Reporting this issue as it has been the single service-breaking flaw that made me, an ex paying user, switch to another service. The problem started when multiple services for which I registered an account using a Firefox Relay-aliased address were not able to ever contact me. The aliases I created when registering were composed like so:
<service_related_string>@<custom_domain>.mozmail.com
.I did not explicitly create the aliases from Relay's dashboard, instead I directly typed the new aliases during the registration process for these services, as this convenience is explicitly offered for paying users. As I said, some of the services for which I followed this procedure were never able to contact me, making me lose any control on these accounts management, online purchases traceability, customer support, etc.
After many emails with Relay's customer service I figured out the problem was that the
<service_related_string>
field contained some substring considered as "badwords".Now, despite considering its actual usefulness quite limited if not close to null, I understand the good principle behind the "not allowing addresses containing offensive words" idea. However, I honestly think this represents a breaking flaw in Relay's functionality per how it is implemented, given the following points:
The badwords list contains many 2-3-4 chars words, which represent extremely common substrings in good words, both in English and in other languages. Checking only if the email address contains one of those (sub)strings without any additional management as it is done now is not sufficient and results in false positives.
One of the main features of Relay Premium is having a custom domain for which there's no need to create an alias before using it, as you can just register to websites entering a new alias with your custom domain. This results in the impossibility to warn a user if the inserted alias contains a substring which is considered a badword by Mozilla, hence that alias not working and the user getting his emails lost forever.
Relay does not warn the email sender on the impossibility to deliver a message to a badword-containing alias. The emails appear to be successfully sent to the aliased address, even if they are not. Again, this results in no warnings being triggered and the emails' content being lost forever, with both the sender and the (supposed) receiver being unaware of that.

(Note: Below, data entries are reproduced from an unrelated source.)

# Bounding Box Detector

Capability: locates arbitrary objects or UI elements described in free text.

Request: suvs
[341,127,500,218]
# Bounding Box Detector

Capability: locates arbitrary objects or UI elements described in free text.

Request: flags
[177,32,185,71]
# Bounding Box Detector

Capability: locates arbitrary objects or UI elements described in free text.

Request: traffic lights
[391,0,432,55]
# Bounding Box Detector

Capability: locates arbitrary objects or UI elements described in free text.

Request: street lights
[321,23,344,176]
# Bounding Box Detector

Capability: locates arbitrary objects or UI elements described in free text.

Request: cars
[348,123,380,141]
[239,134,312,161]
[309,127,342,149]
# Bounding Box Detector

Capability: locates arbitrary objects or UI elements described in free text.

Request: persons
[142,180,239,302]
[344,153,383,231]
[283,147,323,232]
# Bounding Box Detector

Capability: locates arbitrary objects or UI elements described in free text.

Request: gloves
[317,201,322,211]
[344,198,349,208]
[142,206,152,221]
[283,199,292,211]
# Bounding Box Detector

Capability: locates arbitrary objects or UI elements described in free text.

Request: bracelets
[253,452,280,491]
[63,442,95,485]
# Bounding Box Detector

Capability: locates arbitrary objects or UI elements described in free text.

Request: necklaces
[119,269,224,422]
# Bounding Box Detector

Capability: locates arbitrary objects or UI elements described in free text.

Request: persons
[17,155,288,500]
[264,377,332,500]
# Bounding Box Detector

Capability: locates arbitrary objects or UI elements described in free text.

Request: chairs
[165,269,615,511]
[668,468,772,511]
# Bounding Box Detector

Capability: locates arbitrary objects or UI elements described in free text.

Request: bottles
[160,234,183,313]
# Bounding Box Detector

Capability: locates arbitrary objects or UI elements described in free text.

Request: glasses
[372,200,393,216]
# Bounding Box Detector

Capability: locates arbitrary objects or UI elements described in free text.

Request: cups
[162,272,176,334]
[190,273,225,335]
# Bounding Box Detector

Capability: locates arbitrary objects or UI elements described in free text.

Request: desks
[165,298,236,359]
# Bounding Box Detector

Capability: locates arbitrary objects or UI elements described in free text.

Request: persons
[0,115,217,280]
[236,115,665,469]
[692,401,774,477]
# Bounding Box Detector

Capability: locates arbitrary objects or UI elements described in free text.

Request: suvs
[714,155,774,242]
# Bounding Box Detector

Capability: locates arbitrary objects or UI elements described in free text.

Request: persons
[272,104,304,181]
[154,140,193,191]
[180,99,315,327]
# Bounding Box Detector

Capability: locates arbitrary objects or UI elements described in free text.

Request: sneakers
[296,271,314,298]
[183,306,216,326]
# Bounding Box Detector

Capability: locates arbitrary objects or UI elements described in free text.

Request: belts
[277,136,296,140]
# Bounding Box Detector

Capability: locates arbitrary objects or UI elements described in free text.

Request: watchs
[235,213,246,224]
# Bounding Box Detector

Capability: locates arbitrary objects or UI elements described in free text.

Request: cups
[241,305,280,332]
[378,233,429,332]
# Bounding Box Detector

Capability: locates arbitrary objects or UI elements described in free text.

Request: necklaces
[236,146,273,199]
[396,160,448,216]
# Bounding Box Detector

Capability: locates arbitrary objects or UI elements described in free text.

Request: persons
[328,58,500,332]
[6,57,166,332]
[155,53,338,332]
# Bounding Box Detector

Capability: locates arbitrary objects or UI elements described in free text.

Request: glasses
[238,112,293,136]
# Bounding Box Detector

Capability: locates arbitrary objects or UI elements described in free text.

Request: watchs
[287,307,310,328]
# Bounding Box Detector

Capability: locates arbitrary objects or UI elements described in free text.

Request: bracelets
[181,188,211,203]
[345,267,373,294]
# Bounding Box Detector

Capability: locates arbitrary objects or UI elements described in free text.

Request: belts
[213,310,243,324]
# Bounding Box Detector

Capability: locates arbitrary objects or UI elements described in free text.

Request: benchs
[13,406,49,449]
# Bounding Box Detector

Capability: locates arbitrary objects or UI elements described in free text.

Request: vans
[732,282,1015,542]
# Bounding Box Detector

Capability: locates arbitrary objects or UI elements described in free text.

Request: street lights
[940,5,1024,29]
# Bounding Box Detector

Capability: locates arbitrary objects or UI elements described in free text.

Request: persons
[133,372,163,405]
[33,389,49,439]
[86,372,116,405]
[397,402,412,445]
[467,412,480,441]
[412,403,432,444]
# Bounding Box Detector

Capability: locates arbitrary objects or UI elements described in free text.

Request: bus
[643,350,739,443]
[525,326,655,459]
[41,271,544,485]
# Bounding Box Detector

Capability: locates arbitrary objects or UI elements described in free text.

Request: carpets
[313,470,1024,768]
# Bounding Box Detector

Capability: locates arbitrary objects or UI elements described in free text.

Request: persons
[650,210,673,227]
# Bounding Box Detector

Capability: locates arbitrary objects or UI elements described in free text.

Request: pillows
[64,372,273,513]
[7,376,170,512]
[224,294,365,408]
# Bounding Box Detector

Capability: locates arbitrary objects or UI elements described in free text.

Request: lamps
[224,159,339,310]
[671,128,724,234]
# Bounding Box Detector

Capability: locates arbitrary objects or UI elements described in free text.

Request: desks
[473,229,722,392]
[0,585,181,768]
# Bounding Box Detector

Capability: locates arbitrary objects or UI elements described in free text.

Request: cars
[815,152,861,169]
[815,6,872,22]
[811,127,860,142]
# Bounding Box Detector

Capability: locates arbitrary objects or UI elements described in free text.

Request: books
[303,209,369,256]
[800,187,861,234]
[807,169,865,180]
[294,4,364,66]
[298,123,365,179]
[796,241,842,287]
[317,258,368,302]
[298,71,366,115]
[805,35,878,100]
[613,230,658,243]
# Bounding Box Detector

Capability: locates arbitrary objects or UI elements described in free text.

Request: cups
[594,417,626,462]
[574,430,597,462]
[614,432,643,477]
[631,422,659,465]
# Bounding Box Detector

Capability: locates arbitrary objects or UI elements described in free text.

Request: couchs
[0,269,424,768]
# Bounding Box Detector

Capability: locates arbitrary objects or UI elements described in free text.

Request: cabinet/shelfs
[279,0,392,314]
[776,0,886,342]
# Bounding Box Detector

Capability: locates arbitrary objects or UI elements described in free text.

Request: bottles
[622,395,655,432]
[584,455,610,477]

I also noticed that the badwords list mostly contains English badwords, which is a naive approach to say the least. I am Italian, and can assure that even "long" badwords on that list are contained in (longer) Italian goodwords. This surely happens with many other languages. At the same time, I could write many non-English real badwords and get a working alias.
Given these points, I believe that Relay should either:
Avoid offering the possibility to create new aliases without explicitly creating and validating them through the dashboard or the browser extension - but this would be a convenient functionality paying used would be deprived of.
Improve notifications and aliases validation, warning users that they are receiving emails on invalid aliases and email senders that their emails were not successfully delivered.
Remove badwords checks completely: they are limited to a single language, rarely updated, incomplete, incorrect (e.g: 'africa' is a bad word?!), contain many short strings which can clearly cause lots of false positives, aliases validation is not managed properly and they cause service-breaking flaws that result in massive inconveniences for users, affecting other services too.
As I honestly liked the idea of using a paid Mozilla service, I truly hope this can be rethought.